Work order>
Print out each record below, unaltered and complete, without its images.

Data for analysis>

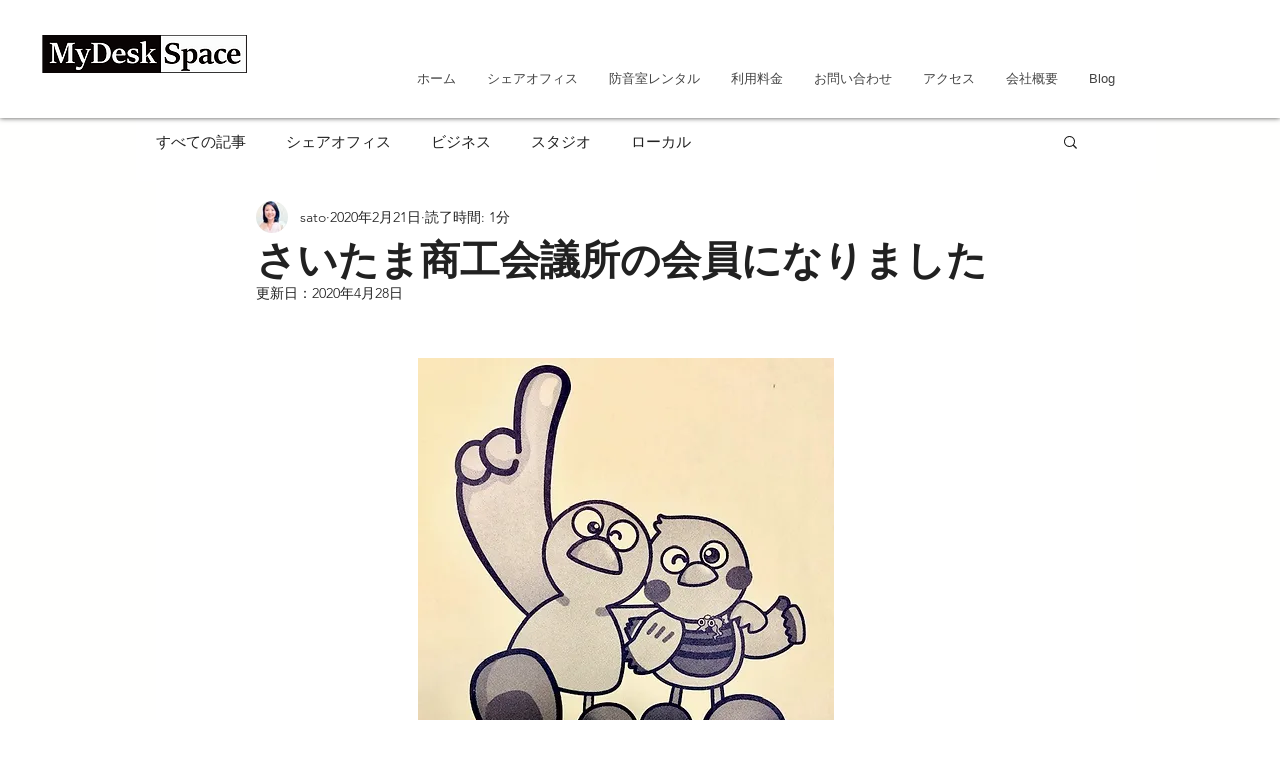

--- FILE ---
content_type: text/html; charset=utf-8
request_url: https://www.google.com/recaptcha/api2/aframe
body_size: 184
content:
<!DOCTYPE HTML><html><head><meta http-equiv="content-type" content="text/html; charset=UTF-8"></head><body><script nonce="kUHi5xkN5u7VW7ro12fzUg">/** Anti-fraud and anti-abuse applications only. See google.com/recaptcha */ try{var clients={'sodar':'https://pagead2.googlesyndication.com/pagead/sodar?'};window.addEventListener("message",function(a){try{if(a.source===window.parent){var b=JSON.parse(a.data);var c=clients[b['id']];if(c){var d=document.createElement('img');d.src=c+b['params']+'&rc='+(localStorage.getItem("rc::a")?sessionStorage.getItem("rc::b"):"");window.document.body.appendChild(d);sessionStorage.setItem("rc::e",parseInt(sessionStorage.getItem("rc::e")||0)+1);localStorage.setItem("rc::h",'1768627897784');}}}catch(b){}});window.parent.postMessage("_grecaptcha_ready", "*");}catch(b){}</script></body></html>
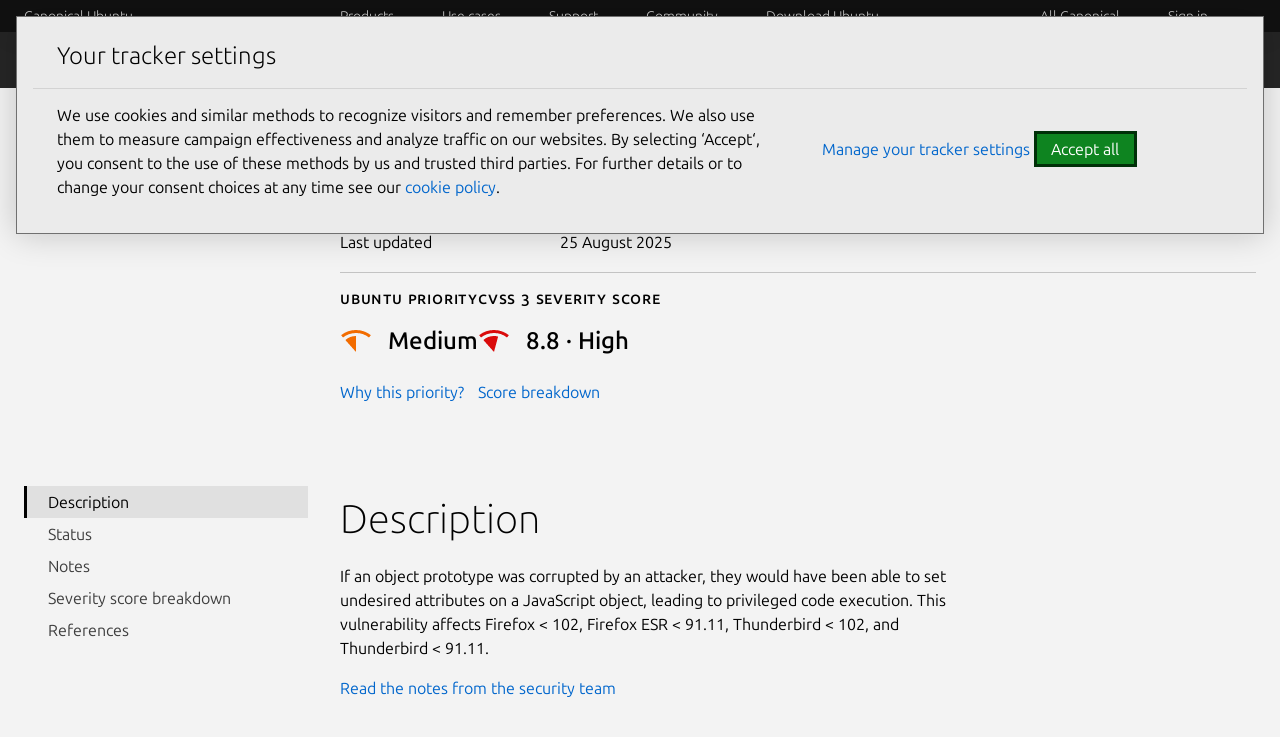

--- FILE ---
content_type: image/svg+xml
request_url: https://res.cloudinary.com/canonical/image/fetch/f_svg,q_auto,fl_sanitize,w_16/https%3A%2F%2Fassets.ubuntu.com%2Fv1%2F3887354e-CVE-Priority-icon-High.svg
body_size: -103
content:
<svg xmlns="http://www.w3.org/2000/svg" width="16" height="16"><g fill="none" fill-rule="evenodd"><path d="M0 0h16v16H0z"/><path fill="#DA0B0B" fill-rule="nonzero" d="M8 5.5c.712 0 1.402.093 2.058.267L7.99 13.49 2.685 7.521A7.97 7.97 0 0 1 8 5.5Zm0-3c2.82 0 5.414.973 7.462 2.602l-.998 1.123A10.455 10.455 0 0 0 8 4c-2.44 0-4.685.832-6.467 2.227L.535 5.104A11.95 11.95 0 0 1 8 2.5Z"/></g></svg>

Output for this task>
--- FILE ---
content_type: text/html; charset=utf-8
request_url: https://www.google.com/recaptcha/api2/aframe
body_size: 184
content:
<!DOCTYPE HTML><html><head><meta http-equiv="content-type" content="text/html; charset=UTF-8"></head><body><script nonce="kUHi5xkN5u7VW7ro12fzUg">/** Anti-fraud and anti-abuse applications only. See google.com/recaptcha */ try{var clients={'sodar':'https://pagead2.googlesyndication.com/pagead/sodar?'};window.addEventListener("message",function(a){try{if(a.source===window.parent){var b=JSON.parse(a.data);var c=clients[b['id']];if(c){var d=document.createElement('img');d.src=c+b['params']+'&rc='+(localStorage.getItem("rc::a")?sessionStorage.getItem("rc::b"):"");window.document.body.appendChild(d);sessionStorage.setItem("rc::e",parseInt(sessionStorage.getItem("rc::e")||0)+1);localStorage.setItem("rc::h",'1768627897784');}}}catch(b){}});window.parent.postMessage("_grecaptcha_ready", "*");}catch(b){}</script></body></html>

--- FILE ---
content_type: image/svg+xml
request_url: https://res.cloudinary.com/canonical/image/fetch/f_svg,q_auto,fl_sanitize,w_16/https%3A%2F%2Fassets.ubuntu.com%2Fv1%2F3887354e-CVE-Priority-icon-High.svg
body_size: -103
content:
<svg xmlns="http://www.w3.org/2000/svg" width="16" height="16"><g fill="none" fill-rule="evenodd"><path d="M0 0h16v16H0z"/><path fill="#DA0B0B" fill-rule="nonzero" d="M8 5.5c.712 0 1.402.093 2.058.267L7.99 13.49 2.685 7.521A7.97 7.97 0 0 1 8 5.5Zm0-3c2.82 0 5.414.973 7.462 2.602l-.998 1.123A10.455 10.455 0 0 0 8 4c-2.44 0-4.685.832-6.467 2.227L.535 5.104A11.95 11.95 0 0 1 8 2.5Z"/></g></svg>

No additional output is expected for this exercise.